In a 2025 examine, Arizona State College researchers mapped out the place perfect utility-scale photo voltaic websites—flat, sunny areas with simple plug-in to native vitality grids—overlap with necessary habitat for delicate species all through California, Nevada, Utah, Colorado, Arizona, New Mexico, and Texas (the examine discovered, for instance, prime photo voltaic websites have a 13 p.c overlap with Burrowing Owl habitat in these states). The nonprofit REWI can also be presently creating a database to assist the photo voltaic trade entry info on biodiversity when deciding the place to website tasks. In the meantime, a analysis and advocacy coalition, the Desert Thrasher Working Group, has additionally created tips for photo voltaic design to mitigate affect to thrashers.
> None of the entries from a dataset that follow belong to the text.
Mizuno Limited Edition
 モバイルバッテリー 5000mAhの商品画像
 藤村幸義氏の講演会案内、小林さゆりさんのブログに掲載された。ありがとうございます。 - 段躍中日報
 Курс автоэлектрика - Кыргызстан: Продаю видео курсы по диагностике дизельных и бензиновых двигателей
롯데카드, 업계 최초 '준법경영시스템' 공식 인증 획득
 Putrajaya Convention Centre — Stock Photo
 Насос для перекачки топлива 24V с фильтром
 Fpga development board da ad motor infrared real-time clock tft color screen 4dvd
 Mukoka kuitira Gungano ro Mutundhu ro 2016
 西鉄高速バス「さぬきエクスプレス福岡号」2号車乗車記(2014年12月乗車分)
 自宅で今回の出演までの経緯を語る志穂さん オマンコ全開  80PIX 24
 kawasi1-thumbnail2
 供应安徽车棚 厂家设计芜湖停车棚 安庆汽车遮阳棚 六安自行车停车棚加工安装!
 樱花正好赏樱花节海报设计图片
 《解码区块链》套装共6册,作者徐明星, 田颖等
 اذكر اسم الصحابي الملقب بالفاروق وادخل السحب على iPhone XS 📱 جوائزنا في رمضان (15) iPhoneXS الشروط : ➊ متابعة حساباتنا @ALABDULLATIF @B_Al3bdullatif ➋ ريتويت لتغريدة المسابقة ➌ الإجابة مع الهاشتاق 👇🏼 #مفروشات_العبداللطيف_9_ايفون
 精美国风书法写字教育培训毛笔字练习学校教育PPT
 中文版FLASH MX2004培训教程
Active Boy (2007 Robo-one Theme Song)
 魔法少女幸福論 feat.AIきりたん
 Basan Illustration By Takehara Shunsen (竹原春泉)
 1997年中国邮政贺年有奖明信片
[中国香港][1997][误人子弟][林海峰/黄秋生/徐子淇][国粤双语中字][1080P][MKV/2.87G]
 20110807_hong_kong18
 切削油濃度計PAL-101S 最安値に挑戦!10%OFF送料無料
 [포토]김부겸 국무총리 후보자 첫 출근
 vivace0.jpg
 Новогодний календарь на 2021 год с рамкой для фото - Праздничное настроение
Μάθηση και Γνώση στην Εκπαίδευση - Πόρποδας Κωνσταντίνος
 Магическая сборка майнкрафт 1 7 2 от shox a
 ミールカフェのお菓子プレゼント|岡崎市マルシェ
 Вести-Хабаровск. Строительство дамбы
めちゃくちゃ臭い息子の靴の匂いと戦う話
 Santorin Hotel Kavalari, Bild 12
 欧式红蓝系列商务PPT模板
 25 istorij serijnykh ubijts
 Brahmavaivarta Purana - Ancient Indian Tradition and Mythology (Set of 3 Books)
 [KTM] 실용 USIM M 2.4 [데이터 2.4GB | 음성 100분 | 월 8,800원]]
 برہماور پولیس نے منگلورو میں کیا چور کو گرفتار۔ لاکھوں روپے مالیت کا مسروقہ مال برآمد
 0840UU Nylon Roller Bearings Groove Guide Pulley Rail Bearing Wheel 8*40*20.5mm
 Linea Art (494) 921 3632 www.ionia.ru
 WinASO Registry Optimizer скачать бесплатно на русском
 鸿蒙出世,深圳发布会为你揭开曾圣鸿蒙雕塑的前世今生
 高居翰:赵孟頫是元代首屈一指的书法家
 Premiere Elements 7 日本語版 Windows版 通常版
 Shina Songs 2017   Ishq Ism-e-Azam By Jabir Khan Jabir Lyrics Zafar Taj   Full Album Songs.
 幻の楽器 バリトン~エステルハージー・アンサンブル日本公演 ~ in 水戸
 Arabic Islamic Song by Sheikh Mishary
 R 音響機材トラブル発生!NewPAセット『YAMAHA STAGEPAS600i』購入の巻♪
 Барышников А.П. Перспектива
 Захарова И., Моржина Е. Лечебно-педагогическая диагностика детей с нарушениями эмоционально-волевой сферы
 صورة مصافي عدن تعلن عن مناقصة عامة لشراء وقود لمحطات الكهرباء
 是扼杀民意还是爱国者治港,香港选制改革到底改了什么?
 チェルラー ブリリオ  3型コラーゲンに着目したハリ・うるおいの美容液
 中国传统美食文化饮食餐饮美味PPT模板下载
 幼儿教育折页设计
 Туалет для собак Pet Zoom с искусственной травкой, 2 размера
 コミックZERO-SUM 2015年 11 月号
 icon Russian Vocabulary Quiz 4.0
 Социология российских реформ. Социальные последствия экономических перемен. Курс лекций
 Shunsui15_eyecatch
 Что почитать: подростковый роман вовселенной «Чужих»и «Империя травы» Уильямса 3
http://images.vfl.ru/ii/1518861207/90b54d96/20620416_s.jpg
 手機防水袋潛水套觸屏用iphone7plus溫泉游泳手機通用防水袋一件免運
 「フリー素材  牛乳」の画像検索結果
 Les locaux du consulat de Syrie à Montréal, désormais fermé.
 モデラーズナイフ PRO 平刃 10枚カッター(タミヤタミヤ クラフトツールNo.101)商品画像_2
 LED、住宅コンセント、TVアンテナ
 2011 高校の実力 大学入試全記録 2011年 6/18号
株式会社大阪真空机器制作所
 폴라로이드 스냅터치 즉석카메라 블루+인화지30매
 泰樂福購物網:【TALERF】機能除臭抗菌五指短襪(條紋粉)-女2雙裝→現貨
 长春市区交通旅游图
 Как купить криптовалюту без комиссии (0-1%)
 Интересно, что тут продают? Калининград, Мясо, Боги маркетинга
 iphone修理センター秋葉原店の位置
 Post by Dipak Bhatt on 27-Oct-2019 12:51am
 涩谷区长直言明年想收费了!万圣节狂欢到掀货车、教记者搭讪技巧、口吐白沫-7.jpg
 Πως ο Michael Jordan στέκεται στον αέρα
On the Longroad relocation website, the Burrowing Owls nonetheless seem like doing effectively. A lot of the younger have fledged and dispersed, which is typical, whereas three pairs of adults stay. Clark has a grander imaginative and prescient going ahead: working with photo voltaic builders to actively develop vegetation to draw bugs and rodents for Burrowing Owls to eat, offering long-term habitat. As of now, Lawrence says he does not have plans to do this, however he’s speaking with Clark a couple of potential design for a photo voltaic panel that will seize water from the humidity within the air to assist develop vegetation.
Clark hopes he can work with extra photo voltaic firms, which have funding and motivation to assist Burrowing Owls, to proceed to guard the birds he loves. “If we will persuade sufficient photo voltaic farms to purchase in on this,” he says, “that’s what we’re gonna do.”